WHAT TO WORK ON — Please retype every record below exactly, leaving the pictures out.

RECORDS FOR PROCESSING —
▬▬▬▬▬▬

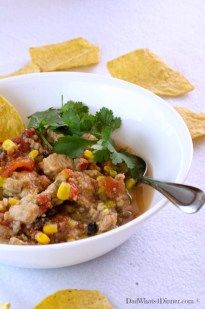 Slow Cooker Mexican Pork Stew |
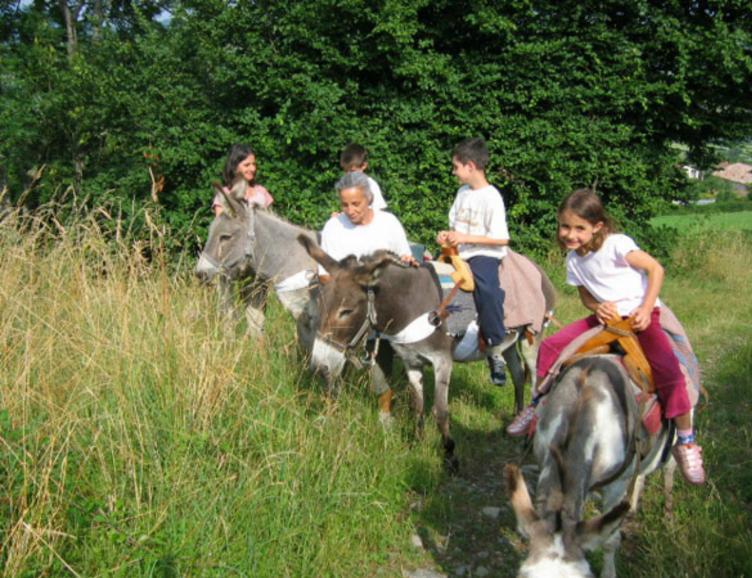 Randonnée avec un âne et fondue au feu de bois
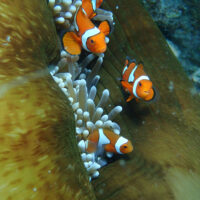 Baby reef fishes swim for gold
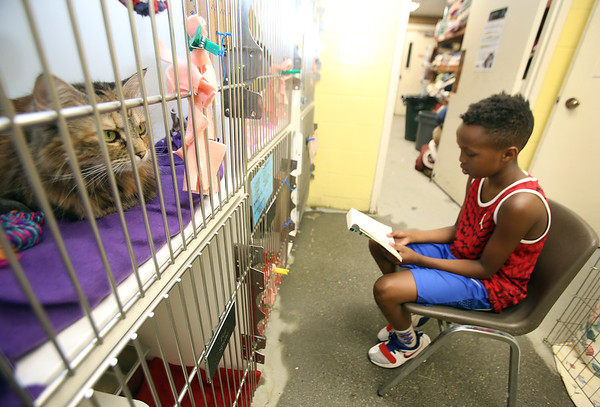 Kids read to animals at Lowell Humane Society 072419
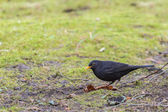 Male blackbird looking for food on grass — Stock Photo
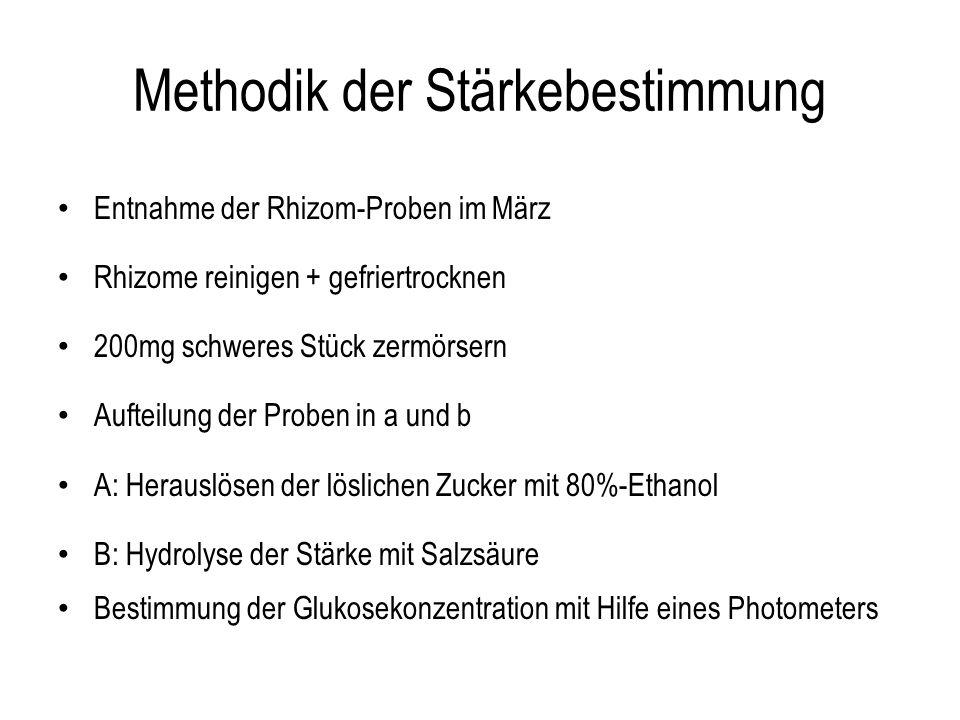 Methodik der Stärkebestimmung Entnahme der Rhizom-Proben im März Rhizome reinigen + gefriertrocknen 200mg schweres Stück zermörsern Aufteilung der Pro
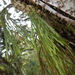 Flat Fork Fern - Photo (c) Marcos Vinagrillo, all rights reserved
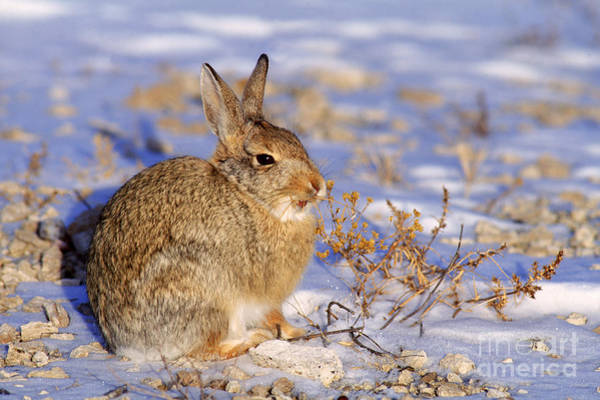 Photograph - Desert Cottontail by Rod Planck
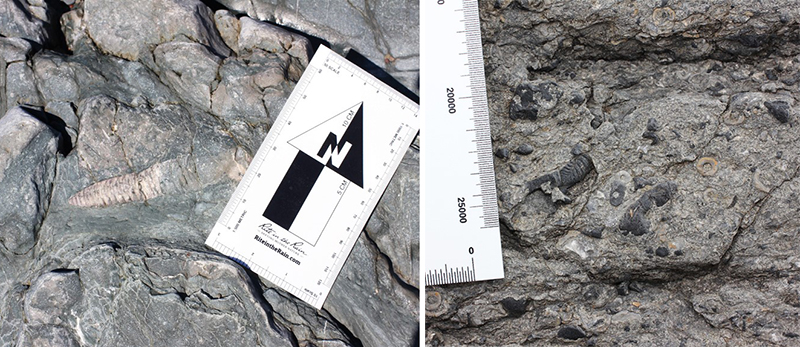 Orthoceras and other fossils from Arisaig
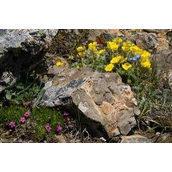 Создание альпийских горок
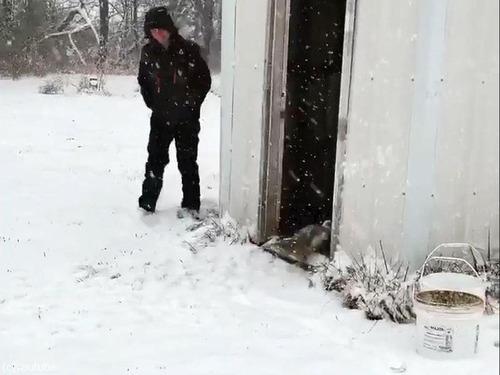 カモだって冬は寒い04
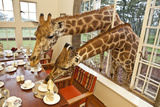 Rothschild Giraffes with Heads Through a Window  Eating From a Table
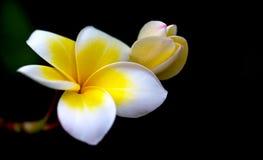 赤素馨花,羽毛, Templetree自然花 免版税库存图片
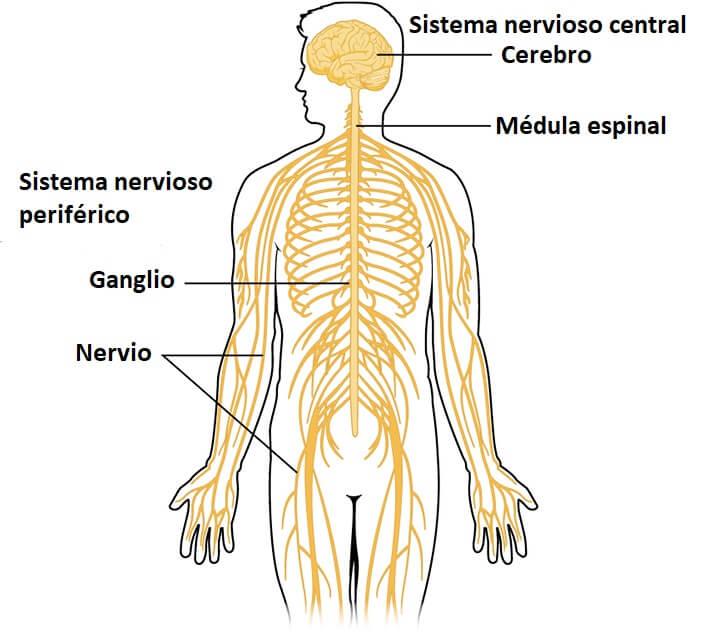 Sistema nervioso periférico: partes y funciones - Lifeder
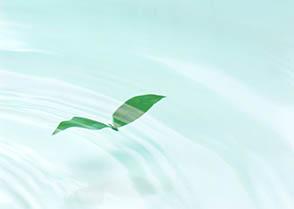 自覚瞑想 イメージ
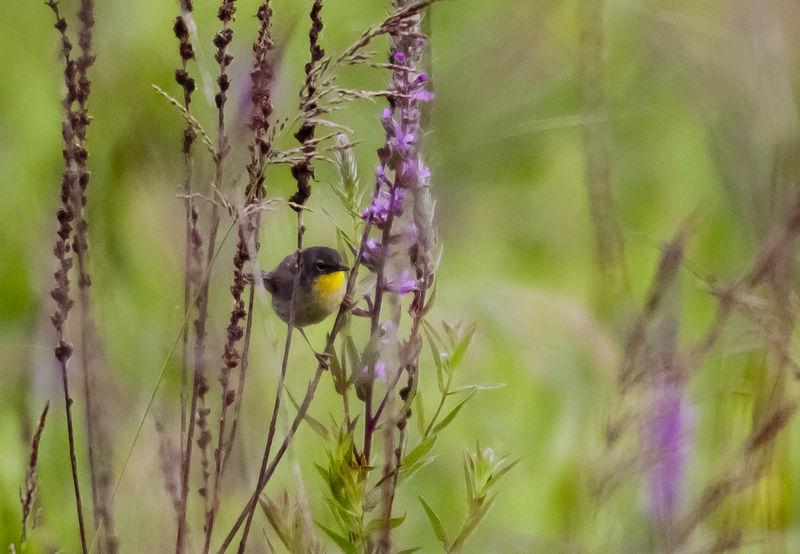 Prairie Warbler Peeking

▬▬▬▬▬▬

RESPONSE AREA —
 Slow Cooker Mexican Pork Stew |
 Randonnée avec un âne et fondue au feu de bois
 Baby reef fishes swim for gold
 Kids read to animals at Lowell Humane Society 072419
 Male blackbird looking for food on grass — Stock Photo
 Methodik der Stärkebestimmung Entnahme der Rhizom-Proben im März Rhizome reinigen + gefriertrocknen 200mg schweres Stück zermörsern Aufteilung der Pro
 Flat Fork Fern - Photo (c) Marcos Vinagrillo, all rights reserved
 Photograph - Desert Cottontail by Rod Planck
 Orthoceras and other fossils from Arisaig
 Создание альпийских горок
 カモだって冬は寒い04
 Rothschild Giraffes with Heads Through a Window  Eating From a Table
 赤素馨花,羽毛, Templetree自然花 免版税库存图片
 Sistema nervioso periférico: partes y funciones - Lifeder
 自覚瞑想 イメージ
 Prairie Warbler Peeking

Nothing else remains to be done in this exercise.